No julgamento do Acórdão 9101-006.407[2], em sessão de 7/12/2022, por exemplo, o conselheiro relator já havia alertado para o fato de que nem o art. 966, e nem mesmo o órgão máximo de jurisdição federal infraconstitucional se reportam à sociedade empresária a partir de requisitos formais. A preconcepção desta forma societária se dá a partir do seu elemento subjetivo. E subjetivo no sentido de que, caso desenvolvida a atividade organizada para fins empresariais, a entidade assim será considerada.

Especificamente em relação ao artigo 15, §1º, III, a, da Lei 9.249/1995, o relator confirma o posicionamento anteriormente defendido no sentido que a norma em momento algum exige a verificação de um aspecto formal voltado ao registro da sociedade, voltando-se apenas para a atividade efetivamente desempenhada.

Conclusão semelhante chegou o conselheiro relator do Acórdão 1201-003.409[3], ao analisar no caso concreto que seria impossível que os serviços de “diagnóstico por anatomia patológica e/ou citopatológica” e “diagnóstico por laboratório clínico” ocorressem apenas por meio de seus sócios, haja vista que exigem estrutura física, equipamentos, pessoal e procedimentos submetidos a normas regulatórias que somente podem ocorrer em uma entidade de natureza empresária, afastando o argumento da acusação fiscal de que o contribuinte apenas por ser uma sociedade simples, não teria natureza de sociedade empresária.

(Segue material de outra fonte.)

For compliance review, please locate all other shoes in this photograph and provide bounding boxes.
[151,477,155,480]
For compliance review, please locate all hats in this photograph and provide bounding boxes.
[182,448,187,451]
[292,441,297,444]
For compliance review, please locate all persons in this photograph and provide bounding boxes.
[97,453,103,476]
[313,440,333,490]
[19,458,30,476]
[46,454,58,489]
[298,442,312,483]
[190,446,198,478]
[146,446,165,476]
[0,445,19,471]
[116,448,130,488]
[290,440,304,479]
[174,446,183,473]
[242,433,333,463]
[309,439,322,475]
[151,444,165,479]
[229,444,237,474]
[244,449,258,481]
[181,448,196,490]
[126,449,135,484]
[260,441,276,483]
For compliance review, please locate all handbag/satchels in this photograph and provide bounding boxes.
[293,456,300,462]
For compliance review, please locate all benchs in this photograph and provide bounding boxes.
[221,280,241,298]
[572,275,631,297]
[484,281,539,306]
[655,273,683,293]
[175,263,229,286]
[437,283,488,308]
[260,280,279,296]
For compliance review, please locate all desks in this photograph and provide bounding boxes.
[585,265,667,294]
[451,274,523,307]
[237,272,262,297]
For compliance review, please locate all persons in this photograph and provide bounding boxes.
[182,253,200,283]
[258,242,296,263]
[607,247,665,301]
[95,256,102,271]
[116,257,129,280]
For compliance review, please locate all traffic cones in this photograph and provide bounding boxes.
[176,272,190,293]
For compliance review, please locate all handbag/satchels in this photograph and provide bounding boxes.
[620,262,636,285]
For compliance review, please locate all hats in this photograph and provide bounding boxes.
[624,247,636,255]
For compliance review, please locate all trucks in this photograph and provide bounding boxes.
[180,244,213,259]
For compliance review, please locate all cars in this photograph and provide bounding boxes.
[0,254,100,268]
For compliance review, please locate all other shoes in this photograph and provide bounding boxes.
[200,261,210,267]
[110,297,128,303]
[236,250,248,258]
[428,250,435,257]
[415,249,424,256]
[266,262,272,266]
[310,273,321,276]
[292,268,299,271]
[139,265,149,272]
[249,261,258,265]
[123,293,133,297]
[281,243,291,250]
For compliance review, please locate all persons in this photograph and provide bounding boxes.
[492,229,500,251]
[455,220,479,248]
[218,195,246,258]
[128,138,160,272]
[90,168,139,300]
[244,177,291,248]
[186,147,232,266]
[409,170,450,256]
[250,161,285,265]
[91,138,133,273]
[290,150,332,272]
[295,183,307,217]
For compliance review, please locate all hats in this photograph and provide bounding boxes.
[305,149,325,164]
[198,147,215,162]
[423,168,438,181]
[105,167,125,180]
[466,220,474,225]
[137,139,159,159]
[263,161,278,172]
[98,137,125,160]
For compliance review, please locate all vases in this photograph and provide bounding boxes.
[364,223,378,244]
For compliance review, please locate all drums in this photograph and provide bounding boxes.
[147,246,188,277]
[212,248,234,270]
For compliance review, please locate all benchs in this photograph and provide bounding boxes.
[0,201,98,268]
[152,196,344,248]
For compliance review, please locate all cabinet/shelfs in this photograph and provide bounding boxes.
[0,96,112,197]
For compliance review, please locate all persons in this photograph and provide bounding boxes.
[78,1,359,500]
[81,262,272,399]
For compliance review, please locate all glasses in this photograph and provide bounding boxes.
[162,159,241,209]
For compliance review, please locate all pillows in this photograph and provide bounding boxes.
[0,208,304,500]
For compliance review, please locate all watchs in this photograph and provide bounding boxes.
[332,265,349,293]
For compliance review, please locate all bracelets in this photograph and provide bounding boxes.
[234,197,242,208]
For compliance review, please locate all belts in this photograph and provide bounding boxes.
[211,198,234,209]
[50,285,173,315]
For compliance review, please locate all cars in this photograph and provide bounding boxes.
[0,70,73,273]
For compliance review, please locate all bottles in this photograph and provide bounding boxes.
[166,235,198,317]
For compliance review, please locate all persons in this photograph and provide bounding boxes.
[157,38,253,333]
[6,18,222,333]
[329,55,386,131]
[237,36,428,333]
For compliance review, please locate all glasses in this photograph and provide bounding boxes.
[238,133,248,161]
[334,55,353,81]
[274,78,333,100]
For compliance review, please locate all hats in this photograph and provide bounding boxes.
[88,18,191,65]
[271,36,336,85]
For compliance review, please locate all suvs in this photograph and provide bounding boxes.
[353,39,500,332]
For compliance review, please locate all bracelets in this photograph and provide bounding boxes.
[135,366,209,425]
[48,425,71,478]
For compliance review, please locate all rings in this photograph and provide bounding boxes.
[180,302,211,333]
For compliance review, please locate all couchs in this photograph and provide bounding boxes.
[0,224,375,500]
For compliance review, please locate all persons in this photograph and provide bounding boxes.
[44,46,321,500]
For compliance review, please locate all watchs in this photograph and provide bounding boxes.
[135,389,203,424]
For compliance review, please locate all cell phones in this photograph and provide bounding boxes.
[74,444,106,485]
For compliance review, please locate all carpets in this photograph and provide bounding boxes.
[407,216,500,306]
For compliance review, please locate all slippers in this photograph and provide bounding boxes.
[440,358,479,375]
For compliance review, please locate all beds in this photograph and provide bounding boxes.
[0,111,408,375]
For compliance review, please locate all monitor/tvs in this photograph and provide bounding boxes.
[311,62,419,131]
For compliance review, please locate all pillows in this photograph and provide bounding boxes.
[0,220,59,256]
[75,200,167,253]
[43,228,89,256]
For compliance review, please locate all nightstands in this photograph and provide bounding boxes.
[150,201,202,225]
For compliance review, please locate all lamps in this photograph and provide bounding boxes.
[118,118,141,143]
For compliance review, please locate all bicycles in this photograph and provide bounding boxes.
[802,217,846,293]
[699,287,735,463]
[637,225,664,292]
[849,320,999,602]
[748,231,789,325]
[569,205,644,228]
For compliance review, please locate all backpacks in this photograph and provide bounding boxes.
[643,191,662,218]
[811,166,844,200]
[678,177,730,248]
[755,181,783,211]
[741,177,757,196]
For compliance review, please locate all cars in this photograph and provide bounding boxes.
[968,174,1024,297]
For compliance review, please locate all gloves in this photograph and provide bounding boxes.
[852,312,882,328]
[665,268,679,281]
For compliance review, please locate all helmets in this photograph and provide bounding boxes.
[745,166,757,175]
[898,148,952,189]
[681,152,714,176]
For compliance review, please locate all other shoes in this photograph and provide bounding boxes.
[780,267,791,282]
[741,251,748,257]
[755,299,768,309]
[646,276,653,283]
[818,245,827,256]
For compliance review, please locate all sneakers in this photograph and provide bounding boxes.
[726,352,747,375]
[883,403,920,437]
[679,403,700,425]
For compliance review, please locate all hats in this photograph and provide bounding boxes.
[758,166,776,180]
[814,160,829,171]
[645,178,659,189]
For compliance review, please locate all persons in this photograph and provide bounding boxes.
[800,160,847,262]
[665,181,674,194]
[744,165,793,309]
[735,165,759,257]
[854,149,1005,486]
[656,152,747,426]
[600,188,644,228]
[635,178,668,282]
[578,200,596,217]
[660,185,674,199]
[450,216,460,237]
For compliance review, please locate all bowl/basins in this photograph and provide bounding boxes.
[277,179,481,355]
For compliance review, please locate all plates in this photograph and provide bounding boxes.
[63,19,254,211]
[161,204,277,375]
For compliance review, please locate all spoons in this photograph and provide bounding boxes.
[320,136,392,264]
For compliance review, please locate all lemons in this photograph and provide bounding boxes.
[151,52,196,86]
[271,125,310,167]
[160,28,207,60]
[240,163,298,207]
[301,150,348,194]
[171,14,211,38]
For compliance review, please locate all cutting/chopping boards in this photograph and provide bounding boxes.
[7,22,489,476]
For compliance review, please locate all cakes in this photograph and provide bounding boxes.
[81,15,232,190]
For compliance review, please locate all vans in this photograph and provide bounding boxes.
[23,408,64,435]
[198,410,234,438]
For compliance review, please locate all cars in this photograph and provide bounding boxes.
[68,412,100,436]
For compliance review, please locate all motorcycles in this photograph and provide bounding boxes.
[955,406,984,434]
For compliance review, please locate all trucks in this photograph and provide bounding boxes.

Contudo, ainda que esse entendimento tenha precedentes favoráveis, o entendimento da Receita Federal ainda é pela necessidade de que a prestadora de serviços hospitalares seja organizada de fato e de direito como uma sociedade empresária, à vista do teor da mais recente Solução de Consulta Disit/SRRF08 8003/2023 (publicada em 24 de abril de 2023), a qual somente admite o aproveitamento dos coeficientes reduzidos de presunção na hipótese de a sociedade se encontrar organizada, de fato e direito, como sociedade empresária, do que dependente invariavelmente de seu registro em Junta Comercial. 

Perceba-se, portanto, que enquanto para o Carf prevalece a substância sobre a forma, a Receita Federal se apega a um formalismo irrelevante que é facilmente superado quando em confronto com o ordenamento jurídico globalmente considerado.

Ao nosso sentir, o entendimento do órgão fiscalizador viola o próprio objetivo da norma que é reduzir a carga tributária das sociedades organizadas voltadas à prestação de serviços hospitalares, que inevitavelmente suportam um maior custo no desempenho de atividades fundamentais para a sociedade.

Todavia, enquanto não houver uma solução definitiva, seja por meio do legislativo ou do judiciário, a tendência é que a Receita Federal continue autuando os contribuintes em razão da existência de atos administrativos vinculantes baseados em premissa inexistente no Direito Civil, e de uma interpretação equivocada da legislação tributária.


[1] Disponível em https://www.cjf.jus.br/cjf/corregedoria-da-justica-federal/centro-de-estudos-judiciarios-1/publicacoes-1/jornadas-cej/EnunciadosAprovados-Jornadas-1345.pdf Acessado em 01/05/2023.

[2] Relator Cons. Gustavo Guimarães da Fonseca, j. 07/12/2022.

[3] Relator Cons. Neudson Cavalcante Albuquerque, j. 11/12/2019.